## Work to complete:
Lay out every line of the records below as a numbered list, skipping blank lines. Leave the pictures out of your answer.

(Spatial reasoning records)

►

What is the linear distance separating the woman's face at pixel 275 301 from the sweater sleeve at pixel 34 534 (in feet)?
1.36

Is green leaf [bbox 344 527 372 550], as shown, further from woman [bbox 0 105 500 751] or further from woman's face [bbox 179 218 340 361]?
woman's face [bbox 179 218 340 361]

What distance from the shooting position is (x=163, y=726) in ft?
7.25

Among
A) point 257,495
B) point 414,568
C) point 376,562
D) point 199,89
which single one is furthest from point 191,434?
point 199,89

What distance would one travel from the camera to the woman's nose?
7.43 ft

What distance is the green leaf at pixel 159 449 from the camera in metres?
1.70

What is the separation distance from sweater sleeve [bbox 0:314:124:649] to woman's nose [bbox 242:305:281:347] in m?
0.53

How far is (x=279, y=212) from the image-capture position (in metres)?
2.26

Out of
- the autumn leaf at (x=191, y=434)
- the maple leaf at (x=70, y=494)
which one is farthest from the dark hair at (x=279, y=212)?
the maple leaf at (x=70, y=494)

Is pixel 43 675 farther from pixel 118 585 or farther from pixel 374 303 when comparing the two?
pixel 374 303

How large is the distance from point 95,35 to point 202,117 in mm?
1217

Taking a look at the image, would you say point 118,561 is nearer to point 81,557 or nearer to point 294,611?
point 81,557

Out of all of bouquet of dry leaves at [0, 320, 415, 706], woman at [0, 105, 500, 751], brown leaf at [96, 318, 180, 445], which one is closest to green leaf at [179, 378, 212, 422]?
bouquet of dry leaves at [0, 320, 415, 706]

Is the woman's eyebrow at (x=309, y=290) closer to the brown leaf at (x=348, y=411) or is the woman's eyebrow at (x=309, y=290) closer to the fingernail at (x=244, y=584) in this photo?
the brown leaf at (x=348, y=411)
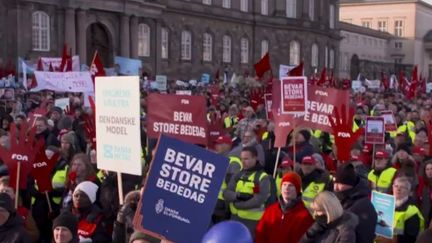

◄

## Completed task:
1. What is the linear distance separating the woman's face at pixel 275 301 from the sweater sleeve at pixel 34 534 (in feet)?
2. 1.36
3. Is green leaf [bbox 344 527 372 550], as shown, further from woman [bbox 0 105 500 751] or further from woman's face [bbox 179 218 340 361]?
4. woman's face [bbox 179 218 340 361]
5. What distance from the shooting position is (x=163, y=726) in ft?
6. 7.25
7. Among
8. A) point 257,495
9. B) point 414,568
10. C) point 376,562
11. D) point 199,89
12. which single one is furthest from point 191,434?
13. point 199,89
14. What distance would one travel from the camera to the woman's nose?
15. 7.43 ft
16. What distance is the green leaf at pixel 159 449 from the camera in metres?
17. 1.70
18. What is the separation distance from sweater sleeve [bbox 0:314:124:649] to woman's nose [bbox 242:305:281:347] in m?
19. 0.53
20. How far is (x=279, y=212) from the image-capture position (in metres)?
21. 2.26
22. Out of
23. - the autumn leaf at (x=191, y=434)
24. - the maple leaf at (x=70, y=494)
25. which one is farthest from the dark hair at (x=279, y=212)?
26. the maple leaf at (x=70, y=494)
27. Is pixel 43 675 farther from pixel 118 585 or farther from pixel 374 303 when comparing the two?
28. pixel 374 303
29. How large is the distance from point 95,35 to point 202,117 in mm?
30. 1217
31. Taking a look at the image, would you say point 118,561 is nearer to point 81,557 or nearer to point 294,611?
32. point 81,557
33. Out of all of bouquet of dry leaves at [0, 320, 415, 706], woman at [0, 105, 500, 751], brown leaf at [96, 318, 180, 445], which one is closest to green leaf at [179, 378, 212, 422]?
34. bouquet of dry leaves at [0, 320, 415, 706]
35. Is the woman's eyebrow at (x=309, y=290) closer to the brown leaf at (x=348, y=411) or is the woman's eyebrow at (x=309, y=290) closer to the fingernail at (x=244, y=584) in this photo?
36. the brown leaf at (x=348, y=411)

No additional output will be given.